In your copy, set down the entries exactly and exclude the pictures.

/---

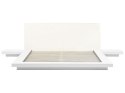 Łóżko ze stolikami nocnymi 180 x 200 cm białe ZEN Lumarko!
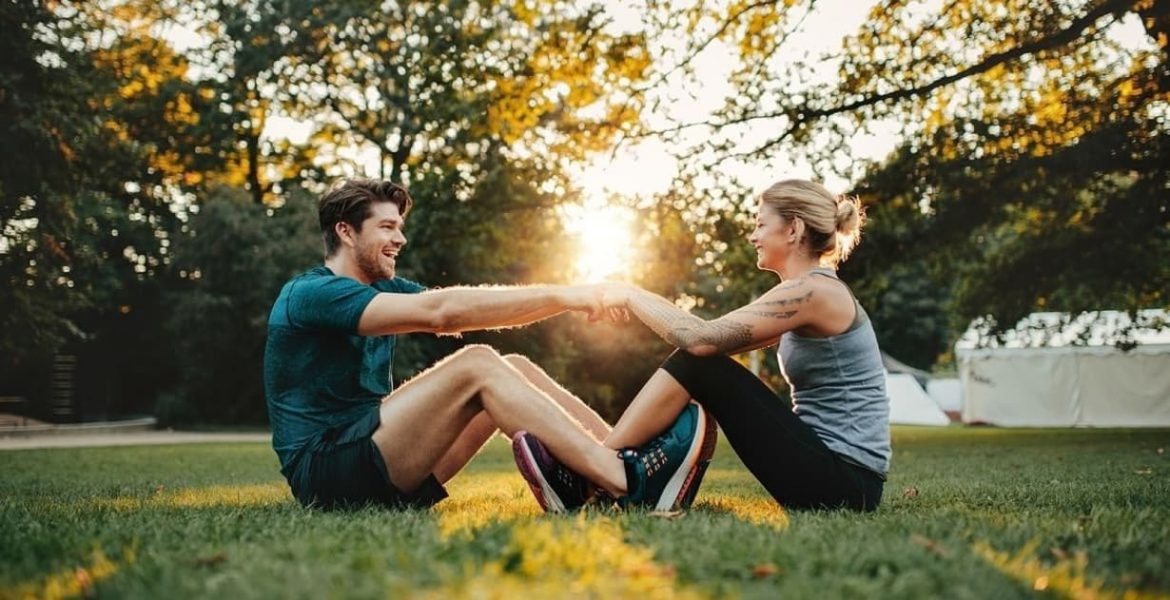 stretching en pareja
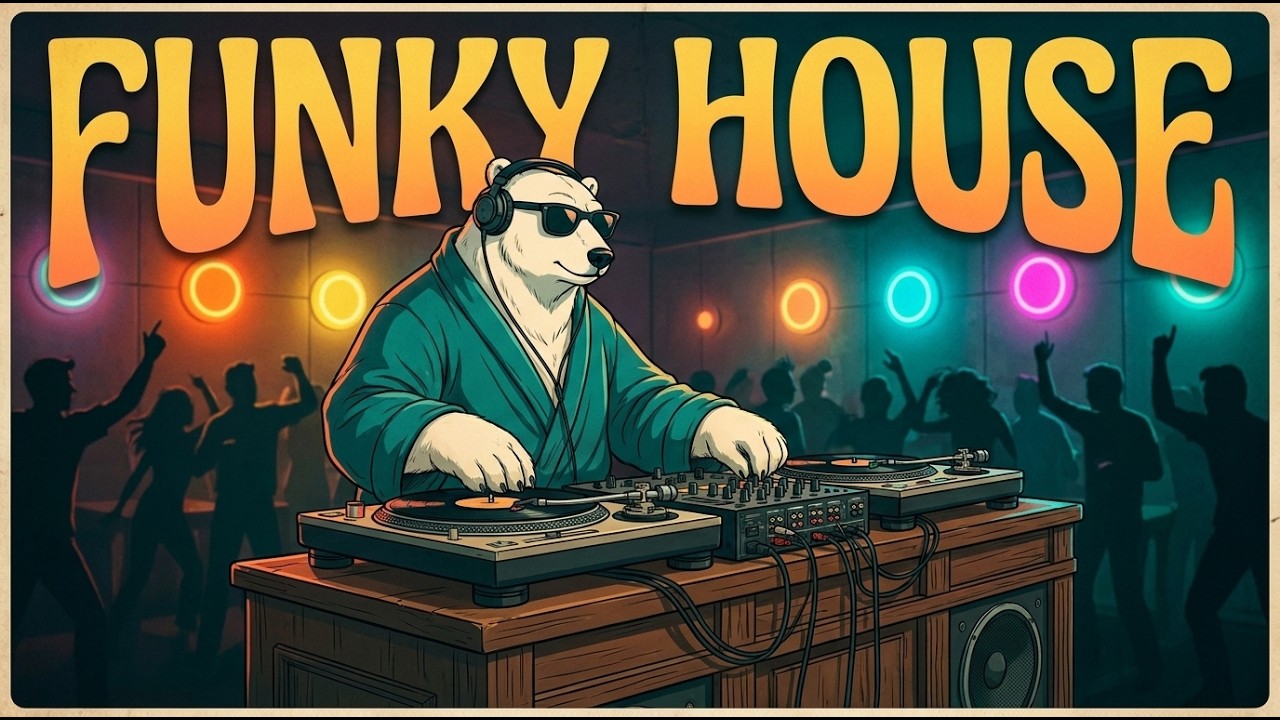House & Chill @Polar Bear Groove | Funky House | Laid-Back Vibes Mix | Cafe House Mix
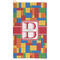 Building Blocks Microfiber Golf Towel - Large (Personalized)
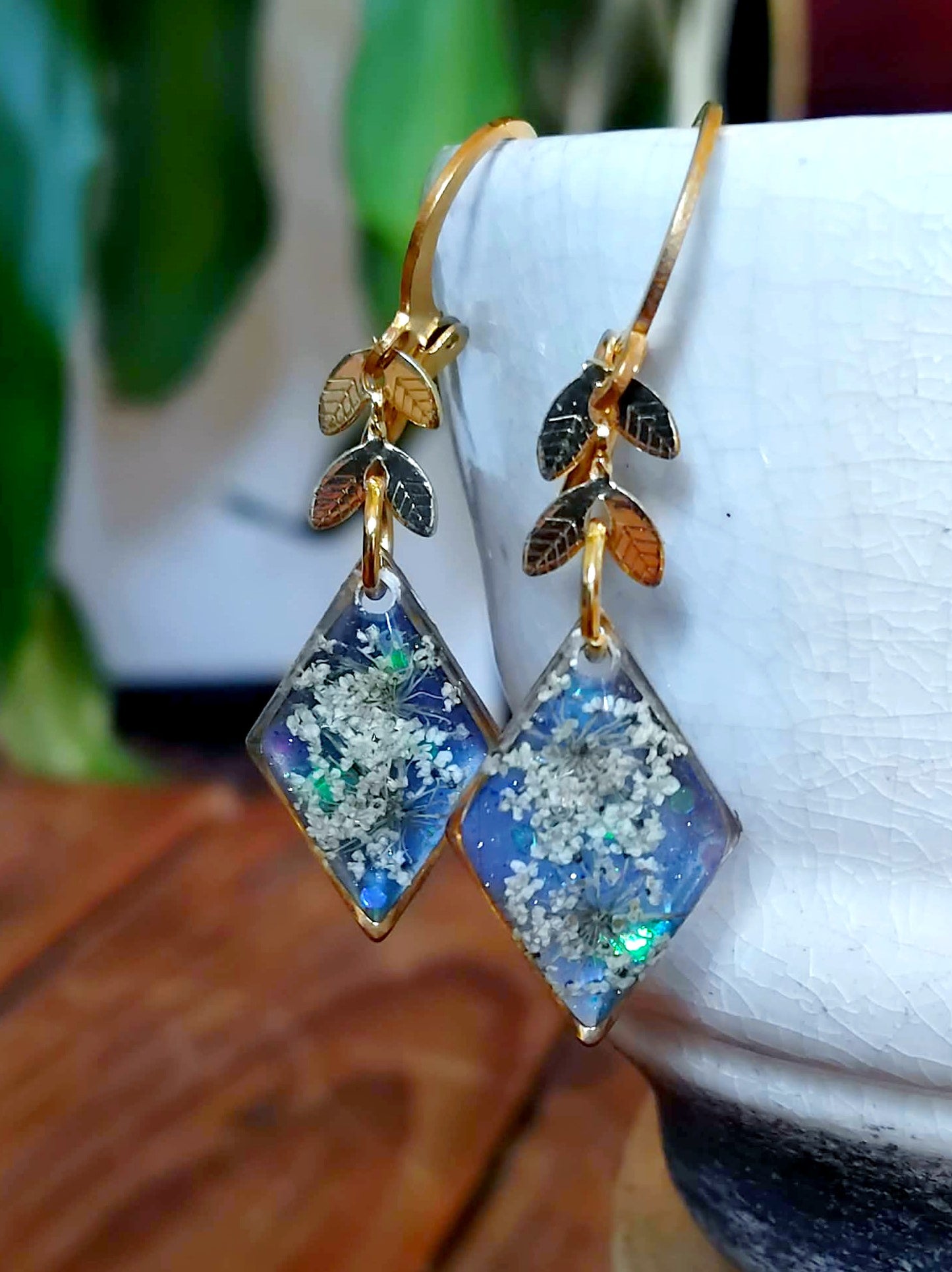 Boucles d'oreille Fleur de carotte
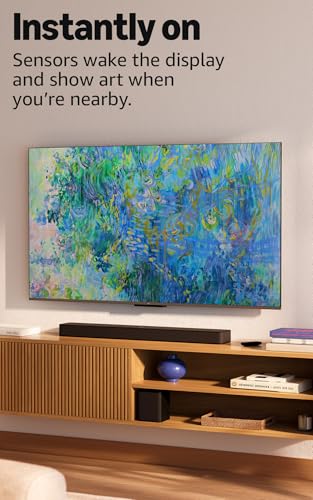 Image of Amazon Fire TV 75 inch Omni QLED Series (newest model), 4K Ultra HD smart TV, HDR10+, Dolby Vision, Dolby Audio, quad-core processor, find shows faster with Alexa+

\---

● Result of the exercise
 Łóżko ze stolikami nocnymi 180 x 200 cm białe ZEN Lumarko!
 stretching en pareja
House & Chill @Polar Bear Groove | Funky House | Laid-Back Vibes Mix | Cafe House Mix
 Building Blocks Microfiber Golf Towel - Large (Personalized)
 Boucles d'oreille Fleur de carotte
 Image of Amazon Fire TV 75 inch Omni QLED Series (newest model), 4K Ultra HD smart TV, HDR10+, Dolby Vision, Dolby Audio, quad-core processor, find shows faster with Alexa+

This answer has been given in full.